La mer

Dans le ciel gris, le cri des goélands. Sur la plage, personne. Elle est seule face à la mer affolée et sauvage. A l’abri d’un rocher, elle reprend son souffle. Elle ne sait plus depuis combien de temps elle marche. Elle est partie alors qu’il faisait encore nuit.

Elle avait besoin de libérer son esprit après une longue journée de train qui lui avait fait traverser le pays. Les paysages ternes d’un hiver pluvieux n’avaient pas réussi à l’extraire de sa morosité. Elle savait que seule la mer, même grise et agitée, lui redonnerait la gaieté qu’elle avait perdu ses derniers temps.

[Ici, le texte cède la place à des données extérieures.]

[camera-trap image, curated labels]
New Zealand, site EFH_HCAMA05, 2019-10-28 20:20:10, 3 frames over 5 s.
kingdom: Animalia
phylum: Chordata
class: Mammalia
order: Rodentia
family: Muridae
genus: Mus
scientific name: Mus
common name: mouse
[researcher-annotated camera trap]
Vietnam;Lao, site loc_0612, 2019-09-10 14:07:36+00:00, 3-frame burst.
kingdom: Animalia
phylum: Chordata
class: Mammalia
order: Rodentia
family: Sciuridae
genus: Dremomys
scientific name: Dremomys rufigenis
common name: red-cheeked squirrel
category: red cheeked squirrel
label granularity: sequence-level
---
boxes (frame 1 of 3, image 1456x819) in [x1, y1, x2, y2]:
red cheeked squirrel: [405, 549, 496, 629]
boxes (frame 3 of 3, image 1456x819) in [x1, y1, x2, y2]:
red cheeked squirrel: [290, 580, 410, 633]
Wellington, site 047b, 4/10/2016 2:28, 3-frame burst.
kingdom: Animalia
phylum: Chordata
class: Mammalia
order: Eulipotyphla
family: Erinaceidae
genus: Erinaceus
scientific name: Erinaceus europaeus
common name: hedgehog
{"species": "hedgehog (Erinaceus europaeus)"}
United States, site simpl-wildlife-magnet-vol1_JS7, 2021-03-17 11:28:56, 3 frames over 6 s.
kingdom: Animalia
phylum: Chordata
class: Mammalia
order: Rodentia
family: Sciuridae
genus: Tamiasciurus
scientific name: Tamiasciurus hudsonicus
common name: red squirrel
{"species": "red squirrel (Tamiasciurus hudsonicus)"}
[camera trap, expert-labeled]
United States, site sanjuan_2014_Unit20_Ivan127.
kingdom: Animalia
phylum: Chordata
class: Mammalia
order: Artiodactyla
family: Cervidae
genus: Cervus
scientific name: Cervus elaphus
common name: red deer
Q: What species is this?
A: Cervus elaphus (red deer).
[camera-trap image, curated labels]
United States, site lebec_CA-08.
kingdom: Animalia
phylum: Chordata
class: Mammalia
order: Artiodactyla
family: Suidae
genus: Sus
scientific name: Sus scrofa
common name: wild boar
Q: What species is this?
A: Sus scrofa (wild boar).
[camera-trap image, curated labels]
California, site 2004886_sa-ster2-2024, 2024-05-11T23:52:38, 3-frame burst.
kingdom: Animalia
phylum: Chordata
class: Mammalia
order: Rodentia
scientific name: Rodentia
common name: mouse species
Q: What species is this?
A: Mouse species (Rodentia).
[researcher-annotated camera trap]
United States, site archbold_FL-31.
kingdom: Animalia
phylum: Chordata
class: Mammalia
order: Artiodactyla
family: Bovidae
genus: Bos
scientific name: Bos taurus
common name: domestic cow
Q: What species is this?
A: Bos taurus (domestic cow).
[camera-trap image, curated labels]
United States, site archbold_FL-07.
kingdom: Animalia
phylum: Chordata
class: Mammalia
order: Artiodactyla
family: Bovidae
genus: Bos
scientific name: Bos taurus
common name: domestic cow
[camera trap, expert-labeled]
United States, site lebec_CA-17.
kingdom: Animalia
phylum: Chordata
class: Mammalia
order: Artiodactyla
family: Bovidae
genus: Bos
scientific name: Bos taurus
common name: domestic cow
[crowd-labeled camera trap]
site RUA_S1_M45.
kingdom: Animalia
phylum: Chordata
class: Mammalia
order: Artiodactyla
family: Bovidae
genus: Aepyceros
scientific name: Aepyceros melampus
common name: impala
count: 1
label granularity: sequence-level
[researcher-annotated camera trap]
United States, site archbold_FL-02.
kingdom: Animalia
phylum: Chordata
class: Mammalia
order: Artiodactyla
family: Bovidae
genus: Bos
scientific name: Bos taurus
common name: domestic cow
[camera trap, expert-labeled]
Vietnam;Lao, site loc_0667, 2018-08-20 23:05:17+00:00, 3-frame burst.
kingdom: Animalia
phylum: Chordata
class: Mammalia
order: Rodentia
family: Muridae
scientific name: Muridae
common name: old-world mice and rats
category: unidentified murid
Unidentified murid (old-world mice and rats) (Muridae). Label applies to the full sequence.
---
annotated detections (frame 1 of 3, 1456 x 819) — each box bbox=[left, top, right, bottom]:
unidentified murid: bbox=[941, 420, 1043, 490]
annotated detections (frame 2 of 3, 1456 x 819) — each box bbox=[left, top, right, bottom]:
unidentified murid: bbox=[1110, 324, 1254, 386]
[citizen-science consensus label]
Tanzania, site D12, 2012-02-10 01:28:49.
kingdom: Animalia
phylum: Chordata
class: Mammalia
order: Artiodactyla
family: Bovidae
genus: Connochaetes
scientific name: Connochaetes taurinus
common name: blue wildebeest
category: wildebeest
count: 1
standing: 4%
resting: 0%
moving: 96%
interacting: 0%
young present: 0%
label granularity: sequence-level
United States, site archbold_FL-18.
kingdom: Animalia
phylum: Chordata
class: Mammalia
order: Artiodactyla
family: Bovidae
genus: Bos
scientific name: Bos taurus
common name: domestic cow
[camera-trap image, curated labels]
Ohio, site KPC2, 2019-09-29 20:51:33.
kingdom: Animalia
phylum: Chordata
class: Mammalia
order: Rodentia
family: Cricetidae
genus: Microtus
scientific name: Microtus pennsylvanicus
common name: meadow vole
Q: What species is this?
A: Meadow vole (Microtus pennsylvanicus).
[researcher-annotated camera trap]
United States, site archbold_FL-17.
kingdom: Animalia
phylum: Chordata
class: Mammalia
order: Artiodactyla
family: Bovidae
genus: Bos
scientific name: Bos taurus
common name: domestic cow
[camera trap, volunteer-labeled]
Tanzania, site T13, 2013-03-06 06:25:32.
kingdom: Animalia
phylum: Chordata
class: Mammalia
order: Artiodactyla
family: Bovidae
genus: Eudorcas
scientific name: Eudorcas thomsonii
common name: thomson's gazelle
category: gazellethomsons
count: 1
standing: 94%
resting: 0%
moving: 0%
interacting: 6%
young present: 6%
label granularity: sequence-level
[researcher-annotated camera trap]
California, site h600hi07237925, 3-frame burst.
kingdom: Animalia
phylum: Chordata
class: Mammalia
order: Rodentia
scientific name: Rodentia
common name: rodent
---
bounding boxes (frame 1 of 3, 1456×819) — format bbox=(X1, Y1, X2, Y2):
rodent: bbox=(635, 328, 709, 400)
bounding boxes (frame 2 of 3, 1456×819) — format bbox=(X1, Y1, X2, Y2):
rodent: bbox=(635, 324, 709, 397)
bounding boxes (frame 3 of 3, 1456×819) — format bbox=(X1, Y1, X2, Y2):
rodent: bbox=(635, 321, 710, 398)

Elle n’aime pas le mois de novembre, les jours qui raccourcissent, les feuilles qui perdent leurs couleurs fauves et tombent pour se transformer en un tapis boueux et froid, les épaisseurs qu’il faut enfiler pour se protéger du froid. Tout ce cortège de servitudes qui déboulent après l’été lui pèsent. Mais là, face aux vagues, le visage fouetté par le vent qui dépose sur ses joues des traces de sel porté par les embruns, elle sent une sensation de plaisir remonter du fond d’elle-même. Les yeux fermés, elle écoute l’eau claquer sur les rochers, les oiseaux crier au large. Les nuages défilent inlassablement jusqu’à ce qu’un rayon de soleil réussisse à s’immiscer entre eux et à l’envelopper d’une chaleur timide.

Elle ouvre les yeux, la mer s’est rapprochée. Combien de temps-est-elle reste immobile. Elle ne le sait pas mais quelques silhouettes emmitouflées l’ont rejointe sur la plage. Un chien qui court après les vagues, un enfant qui tient la main de son père, elle a toujours aimé l’atmosphère de ces grandes plages normandes. Dans son dos, les cabines bleues et blanches délaissées à la fin de l’été ont résisté à l’assaut des premières tempêtes. Pleine d’énergie retrouvée, elle reprend sa marche légère et heureuse.